-- Given entries follows --

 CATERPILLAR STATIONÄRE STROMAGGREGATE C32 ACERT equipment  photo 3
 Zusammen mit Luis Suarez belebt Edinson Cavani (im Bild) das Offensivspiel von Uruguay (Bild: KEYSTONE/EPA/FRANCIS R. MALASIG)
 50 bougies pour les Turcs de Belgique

-- Given entries concluded --
-- Given entries follows --

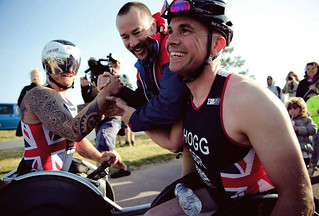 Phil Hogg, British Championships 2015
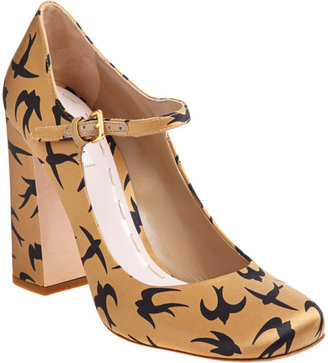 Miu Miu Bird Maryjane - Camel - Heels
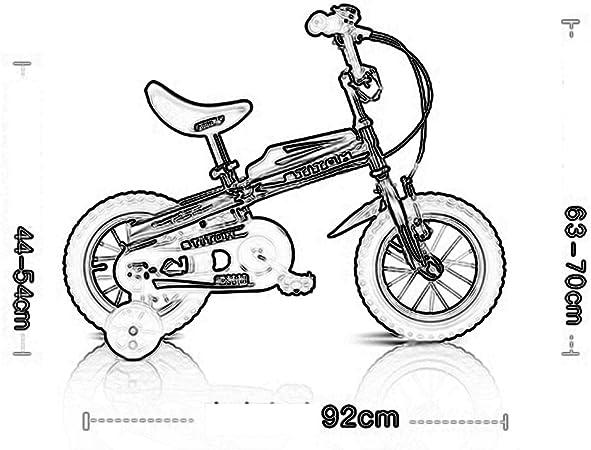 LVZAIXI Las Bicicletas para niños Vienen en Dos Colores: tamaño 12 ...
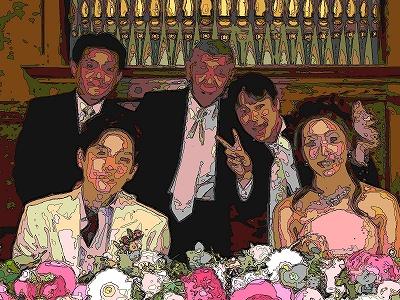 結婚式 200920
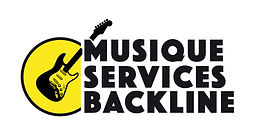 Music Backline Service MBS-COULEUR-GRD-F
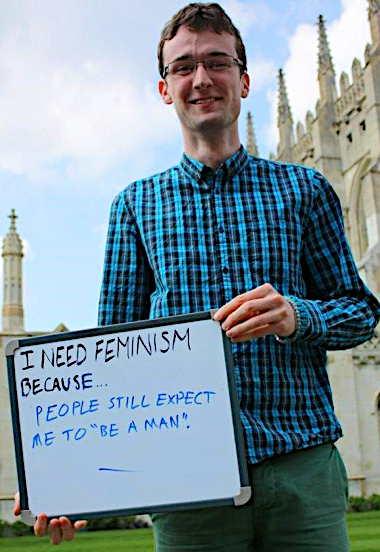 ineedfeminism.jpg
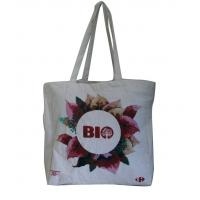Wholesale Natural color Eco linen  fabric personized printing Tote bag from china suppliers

-- Given entries concluded --

== Task prompt ==
Copy out only the lines above from the one with "CATERPILLAR STATIONÄRE STROMAGGREGATE" to the one with "50 bougies pour les Turcs de Belgique", inclusive, exactly as they stand.

== Exercise solution ==
 CATERPILLAR STATIONÄRE STROMAGGREGATE C32 ACERT equipment  photo 3
 Zusammen mit Luis Suarez belebt Edinson Cavani (im Bild) das Offensivspiel von Uruguay (Bild: KEYSTONE/EPA/FRANCIS R. MALASIG)
 50 bougies pour les Turcs de Belgique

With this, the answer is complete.